As large language models (LLMs) become deeply embedded in digital platforms and decision-making systems, concerns about their political biases have grown. While substantial work has examined social biases such as gender and race, systematic studies of political bias remain limited, despite their direct societal impact. This paper introduces a general methodology for constructing political bias benchmarks by aligning model-generated voting predictions with verified parliamentary voting records.

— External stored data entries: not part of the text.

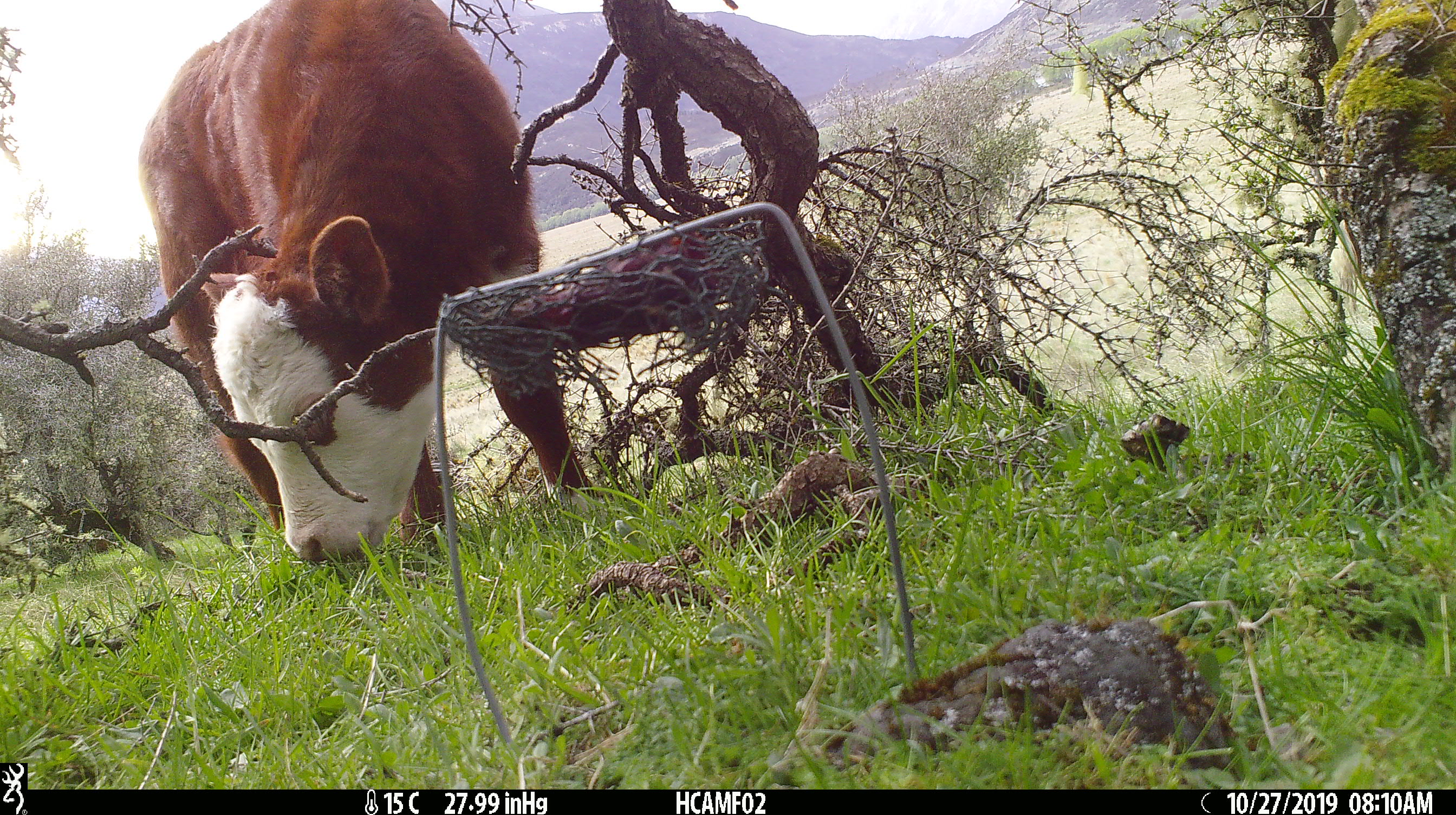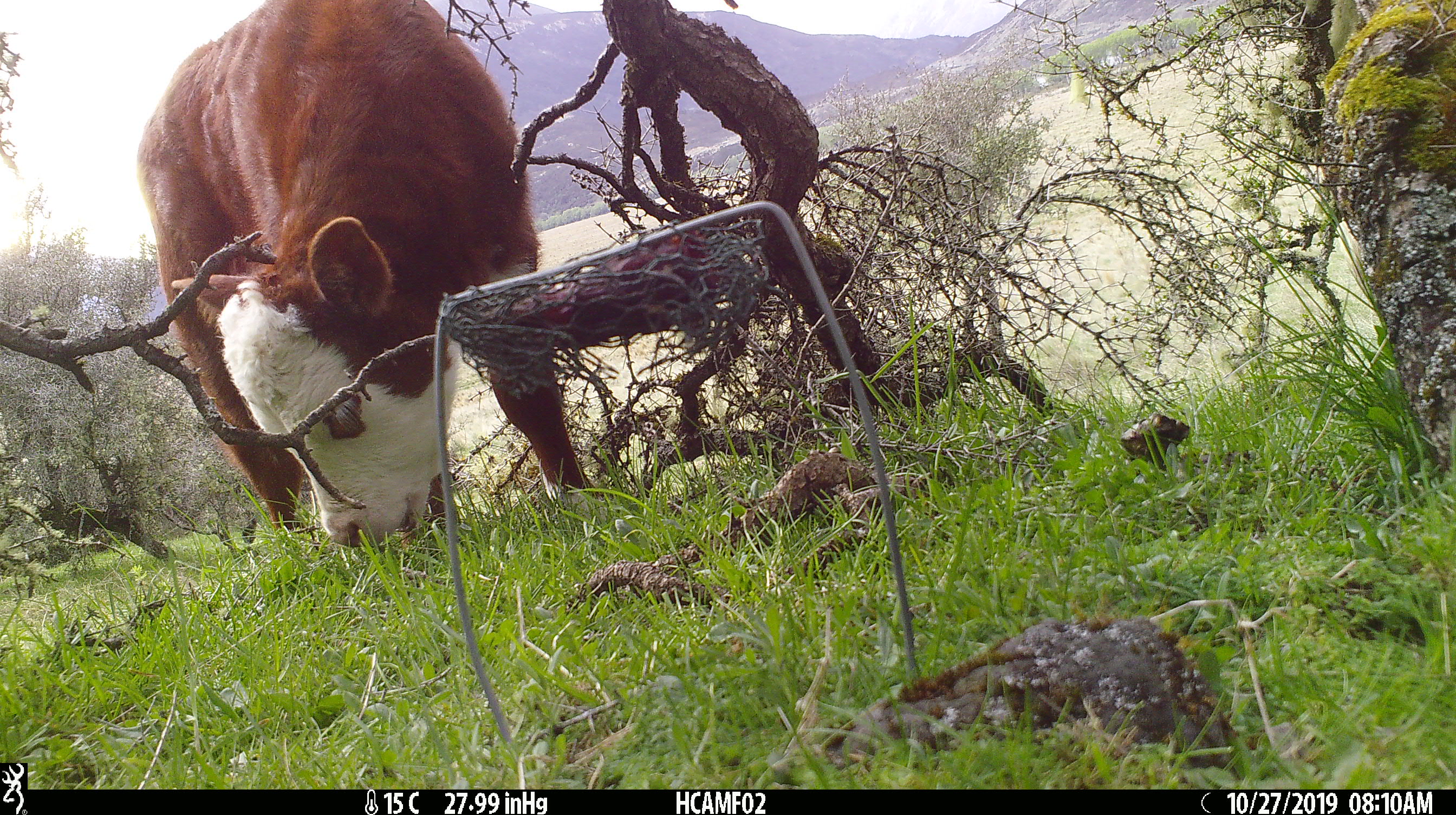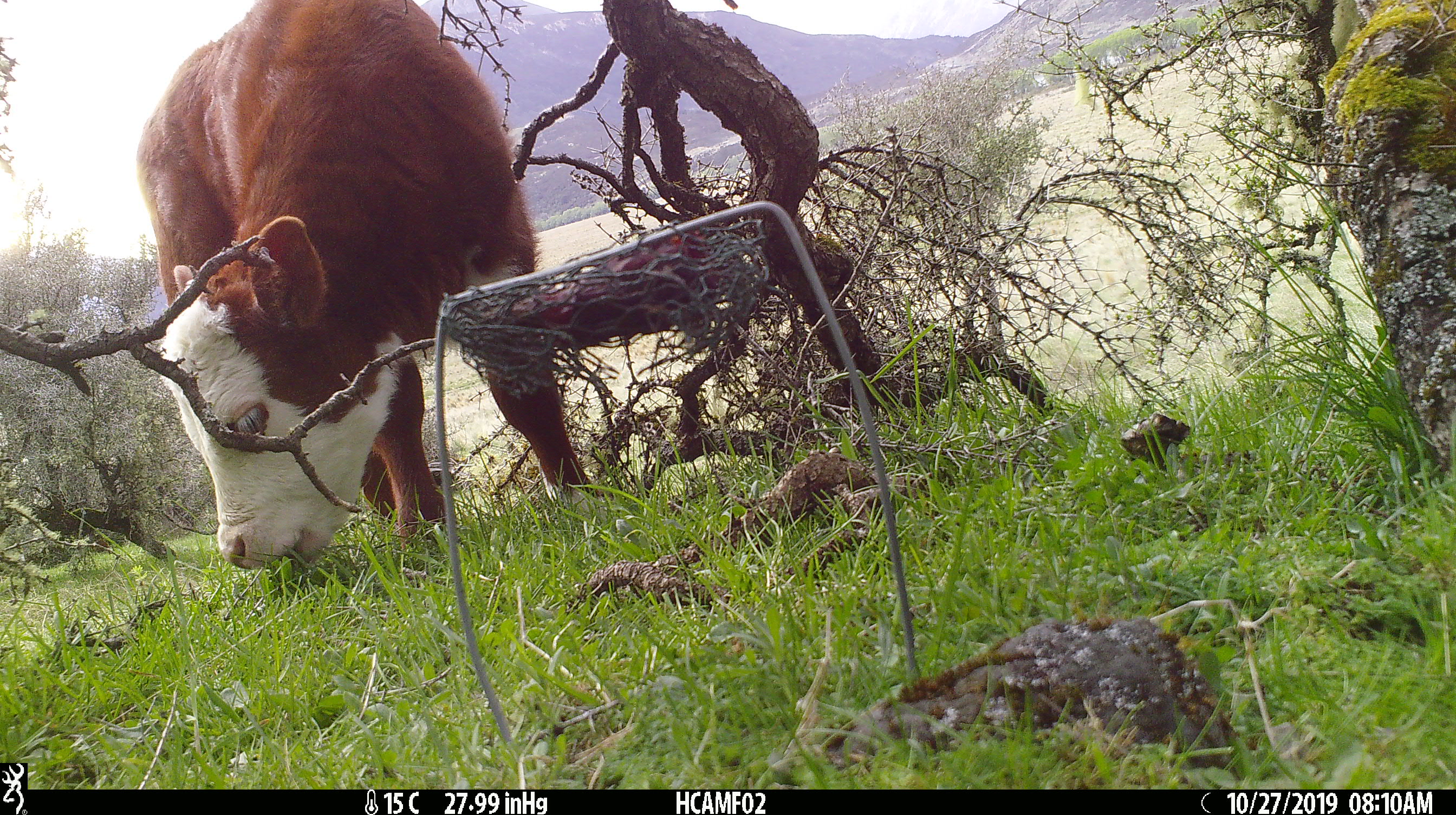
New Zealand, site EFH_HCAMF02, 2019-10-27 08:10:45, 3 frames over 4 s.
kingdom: Animalia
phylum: Chordata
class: Mammalia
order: Rodentia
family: Muridae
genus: Mus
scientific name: Mus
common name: mouse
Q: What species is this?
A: Mouse (Mus).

We instantiate this methodology in three national case studies: PoliBiasNL (2,701 Dutch parliamentary motions and votes from 15 political parties), PoliBiasNO (10,584 motions and votes from 9 Norwegian parties), and PoliBiasES (2,480 motions and votes from 10 Spanish parties). Across these benchmarks, we assess ideological tendencies and political entity bias in LLM behavior. As part of our evaluation framework, we also propose a method to visualize the ideology of LLMs and political parties in a shared two-dimensional CHES (Chapel Hill Expert Survey) space by linking their voting-based positions to the CHES dimensions, enabling direct and interpretable comparisons between models and real-world political actors. Our experiments reveal fine-grained ideological distinctions: state-of-the-art LLMs consistently display left-leaning or centrist tendencies, alongside clear negative biases toward right-conservative parties. These findings highlight the value of transparent, cross-national evaluation grounded in real parliamentary behavior for understanding and auditing political bias in modern LLMs.

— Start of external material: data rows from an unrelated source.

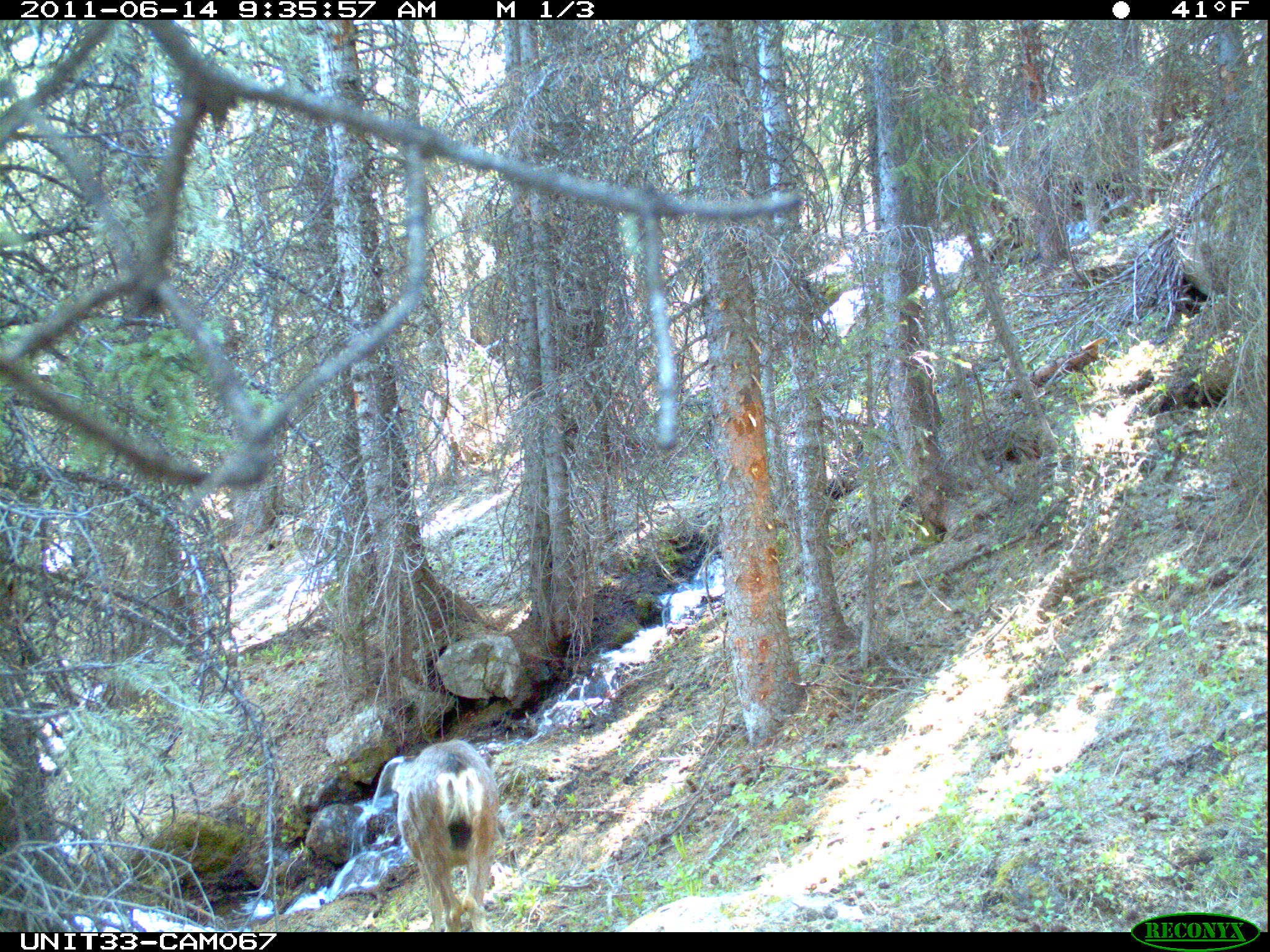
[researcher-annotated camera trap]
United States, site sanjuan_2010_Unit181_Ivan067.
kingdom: Animalia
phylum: Chordata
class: Mammalia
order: Artiodactyla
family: Cervidae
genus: Odocoileus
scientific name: Odocoileus hemionus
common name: mule deer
Odocoileus hemionus (mule deer).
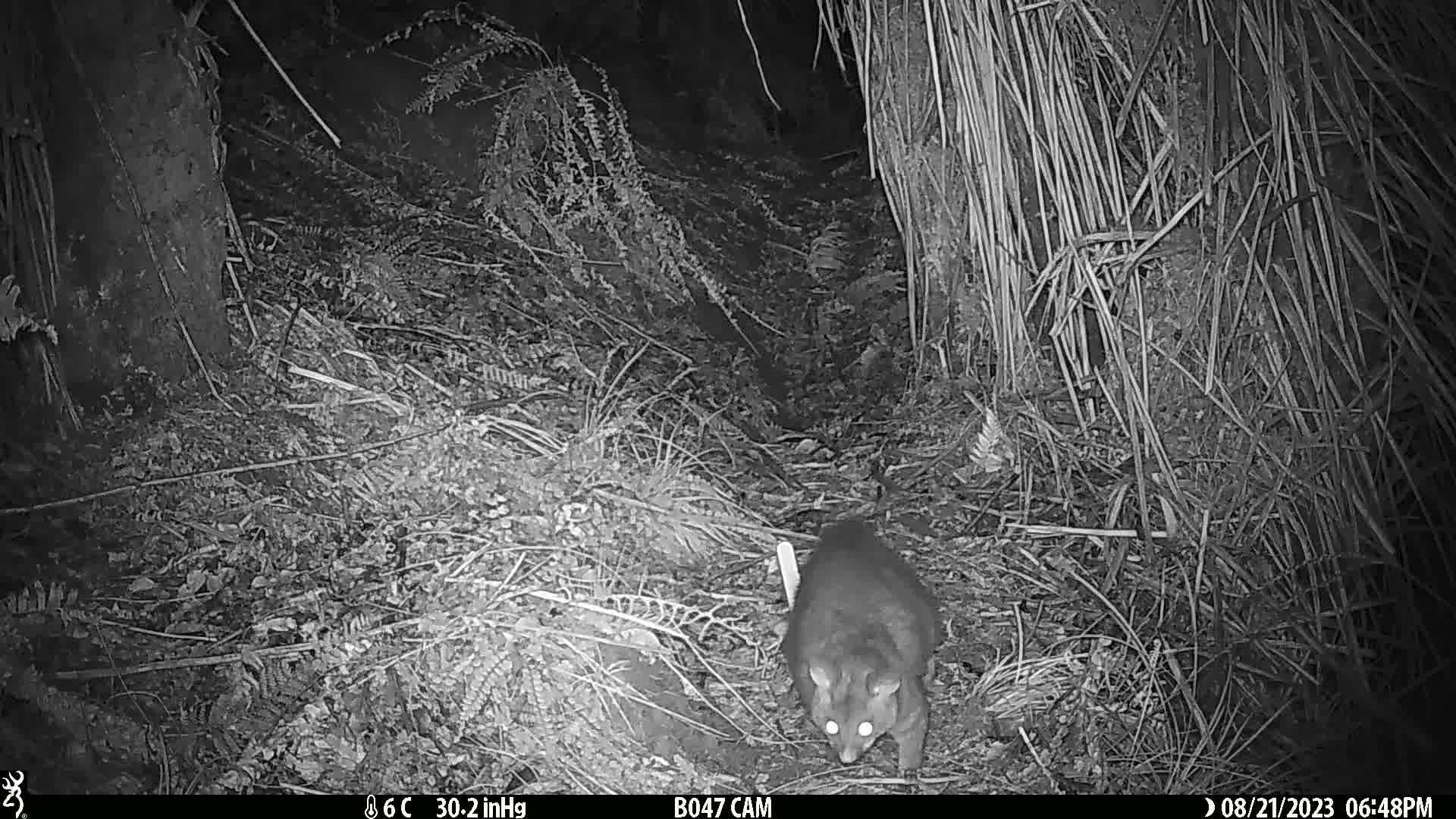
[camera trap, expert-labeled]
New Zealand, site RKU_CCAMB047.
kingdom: Animalia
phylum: Chordata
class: Mammalia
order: Diprotodontia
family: Phalangeridae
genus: Trichosurus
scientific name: Trichosurus vulpecula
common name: common brushtail possum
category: possum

Paper Structure (21 sections, 4 equations, 4 figures, 1 table)

This paper contains 21 sections, 4 equations, 4 figures, 1 table.

Figures (4)

  • Figure 1: (Left) Ideological placement of political parties based on the CHES scores in political science, where the Left–Right axis captures economic ideology and the GAL–TAN axis represents socio-cultural values from Green/Alternative/Liberal to Traditional/Authoritarian/Nationalist. (Right) Voting agreement between LLMs and political parties across the three datasets. The parties on the x-axis are ordered from left-progressive to right-conservative ideologies.
  • Figure 2: Violin plots showing the distribution of normalised probabilities for the tokens 'for' and 'against' in response to ideology prompts across models.
  • Figure 3: Entity Bias Index (EBI) heatmaps for positive and negative bias in LLMs, computed via counterfactual attribution of voting motions in the benchmark datasets. Panels (a), (b), and (c) correspond to Dutch, Norwegian, and Spanish political parties, respectively. In all panels, the parties on the x-axis are ordered from left-progressive to right-conservative ideologies.
  • Figure 4: Prompt Brittleness Index (PBI) measures a model’s sensitivity to prompt rewordings. Higher values indicate greater inconsistency across prompt variants, while lower values reflect greater robustness and stability. Prompt variations used in the experiment are as follows: (1) Extra Detail, (2) Label Substitution with “Agree”/“Disagree”, (3) Label Substitution with “Support”/“Oppose”, (4) Label Substitution with “Favorable”/“Detrimental”, and (5) Label Order Inversion.